Una nota catena svizzera di supermercati ha deciso di eliminare un cioccolatino (il “moretto”) perchè quella denominazione aveva, secondo alcuni consumatori, connotazioni razzistiche.

Altre catene non vendono più il presepe (che potrebbe offendere i non cattolici) o propongono viaggi illustrati da foto che ritraggono campanili privati della croce.

Mi sembra di vivere in un mondo nel quale,ormai, il buon senso viene stravolto e la logica viene mandata “a ramengo”.

Ho scoperto che in Italia c’è un comitato che lotta per far togliere il termine “razza” dalla Costituzione (come se i padri costituenti fossero stati degli incalliti razzisti) mentre a Milano c’è chi vuole abbattere la statua di Montanelli (noto razzista, che guarda caso fu condannato a morte dai nazisti e da essi rinchiuso nel carcere di San Vittore).

E Guillermo Mariotto ha rivelato a “Porta a porta” che negli USA, a partire dalla California, è in atto una campagna per avere toilettes “gender free”, al fine di abolire nei bagni pubblici l’odiosa e discriminante differenziazione fra maschi e femmine. Invece di combattere il Coronavirus, negli USA c’è chi pensa che la vera battaglia parta dai gabinetti…
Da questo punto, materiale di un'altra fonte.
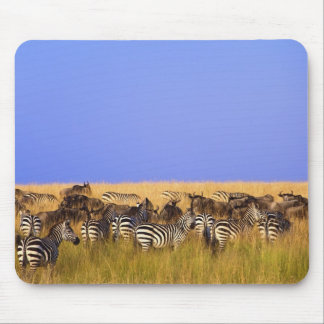 Burchell's Zebras and Wildebeest in tall Mouse Pad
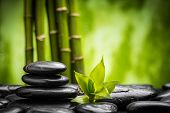 stock photo of stone-therapy  - zen basalt stones and bamboo  - JPG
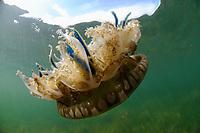 Mangrove upsidedown jelly fish, scientific name Cassiopea xamachana, off Key Largo, Gulf of Mexico, Florida Keys, USA, United States.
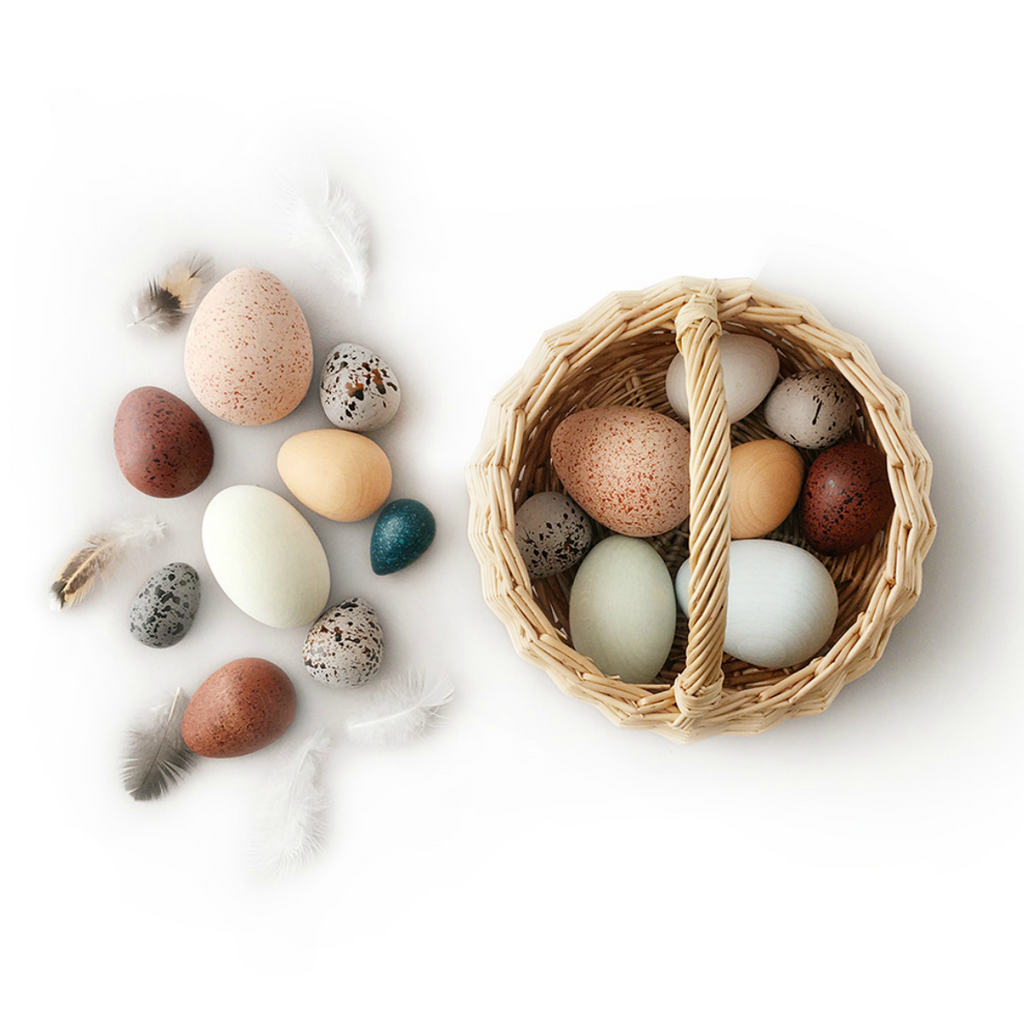 A Dozen Bird Eggs Set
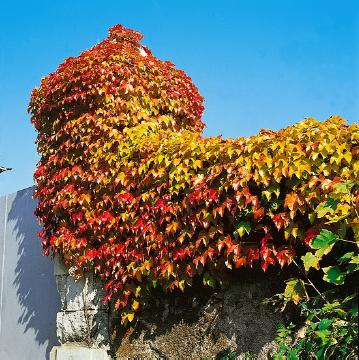 Autumn, fall foliage, House wall greening, Parthenocissus tricuspidata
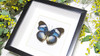 butterfly frame displayHypolimnas monteironis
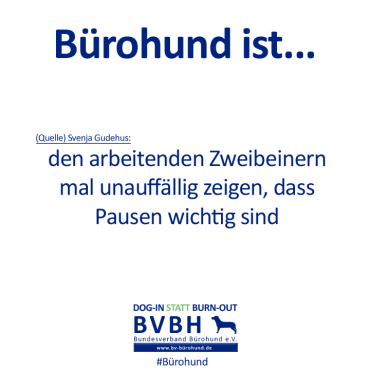 B-Hund_ist_Gudehus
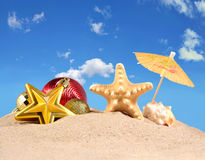 Decoraciones, conchas marinas y estrellas de mar de la Navidad en una arena de la playa Fotografía de archivo libre de regalías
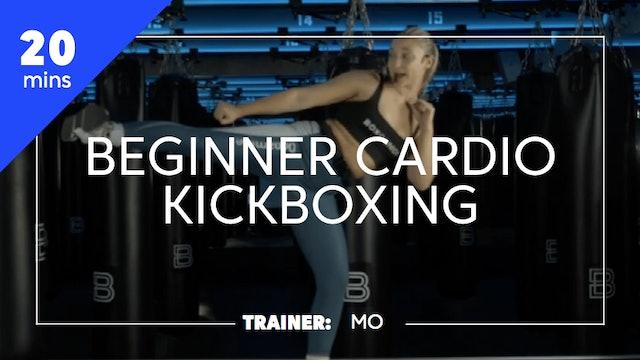 20min Beginner Cardio Kickboxing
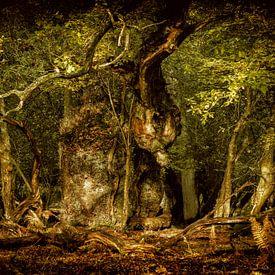 The Gritnam Oak van Lars van de Goor
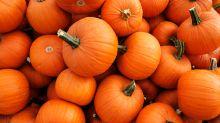 Social media is fueling an American pumpkin boom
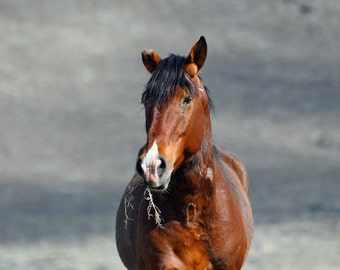 Wild Horse Fine Art, horse art, horse photography, wild horse, wild mustang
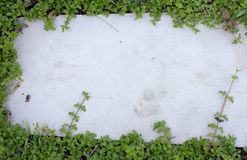 Feuilles de lierre sur le plancher de brique Photo libre de droits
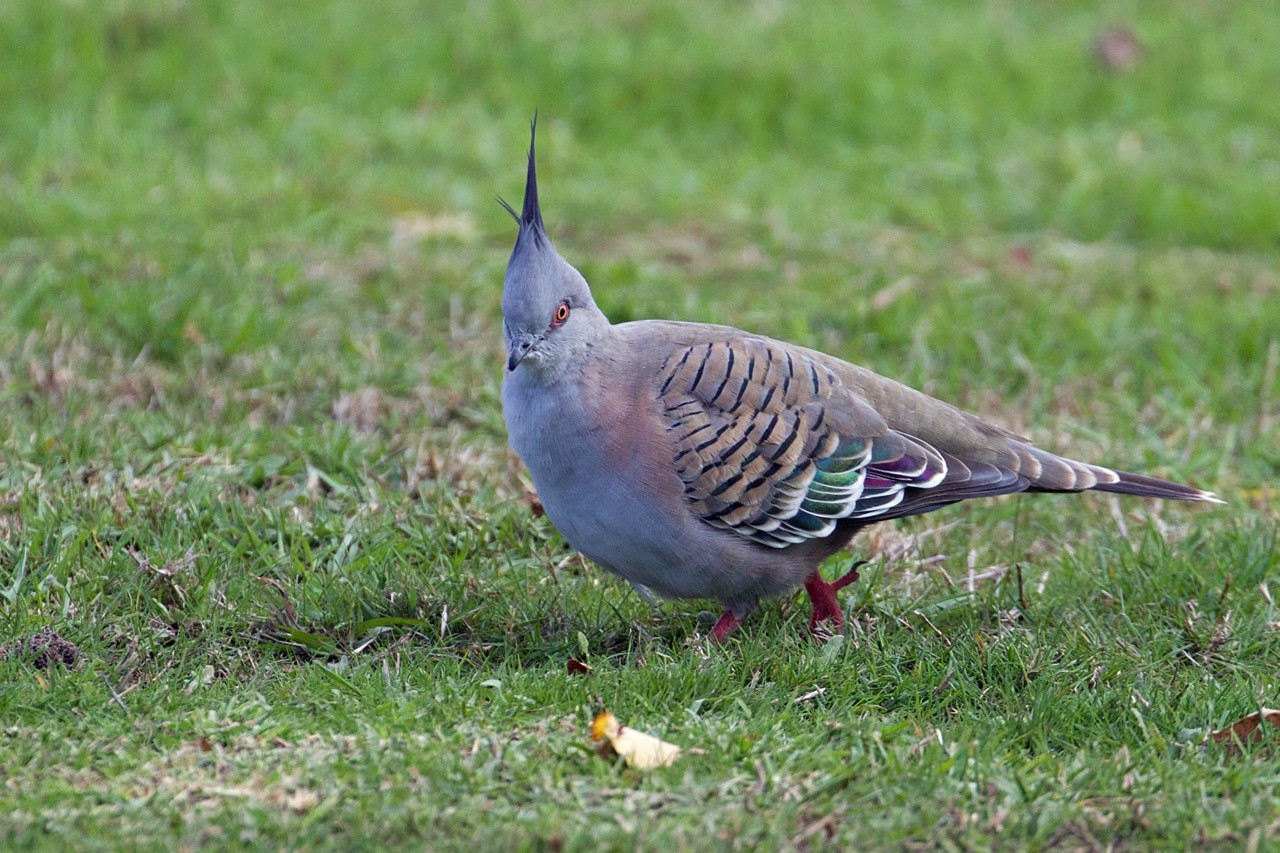 Crested Pigeon - Elenaor Dilley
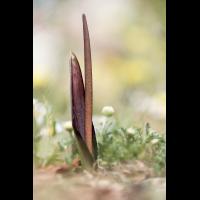 Biarum tenuifolium; Araceae (1).jpg (plantsman)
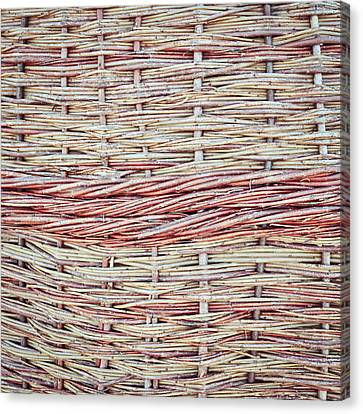 Willow Fiber Canvas Print by Tom Gowanlock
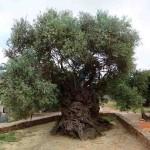 Oliveira de Vouves, na ilha de Creta, Grécia. Estima-se que tenha pelo menos 3.000 anos. As oliveiras suportam bem com os períodos tórridos, inundações e doenças; por esta razão têm vida longa. Foto: Reprodução /Internet.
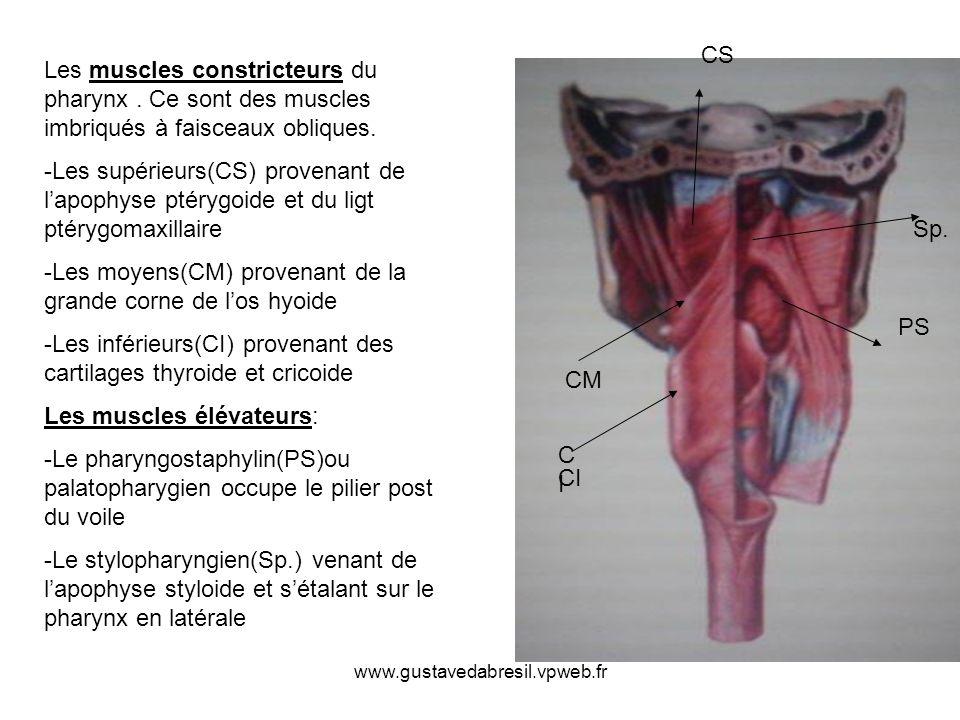 www.gustavedabresil.vpweb.fr Les muscles constricteurs du pharynx. Ce sont des muscles imbriqués à faisceaux obliques. -Les supérieurs(CS) provenant d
Tornando al “moretto”, mi chiedo se fra poco qualcuno chiederà di abbattere la celebre fontana di Livorno che ci mostra quattro mori incatenati o di cambiare lo stemma della Regione Sardegna che ritrae quattro mori bendati.

Ci sarà poi da compiere un’opera di revisione contro i titoli e i testi non “linguisticamente corretti”. Come possiamo infatti tollerare che circoli un romanzo intitolato “Ragazzo negro” o che si trasmetta una canzone che ha per titolo “Angeli negri”?  E poco importa se è rimasta nella nostra memoria la voce del “colored” (Marino Barreto juonior) che la interpretava.Per non parlare di quel noto razzista nazistoide di Vasco Rossi, che usa il termine “negro” nella canzone “Colpa di Alfredo”.

E anche Léopold Sédar Senghor, che esaltava la “négritude” dovrebbe essere censurato.

Non vorrei poi essere nei panni di Mons. Negri o dell’On. Alesssandra Moretti, i cui cognomi sono assai poco “politicamente corretti”.

Mi chiedo anche : chi oserà, d’ora in poi, chiedere al bar un “Negroni”?

Alla fine, paradossalmente, i talebani del “linguisticamente corretto” (quelli che guardano di traverso una donna che si fa chiamare “sindaco” e non “sindaca”, come se fosse una traditrice della causa) dovrebbero rivalutare testi come “Faccetta nera”. In fondo nella canzonetta si usava rispettosamente il termine “nera” (in luogo di “negra”) e si indicava come scopo della guerra d’Abissinia la liberazione dalla schiavitù della ragazzina etiopica, che veniva per giunta parificata ai gloriosi combattenti di Mussolini (…sarai camicia nera pure tu…).

Meglio “Faccetta nera” di Vasco Rossi?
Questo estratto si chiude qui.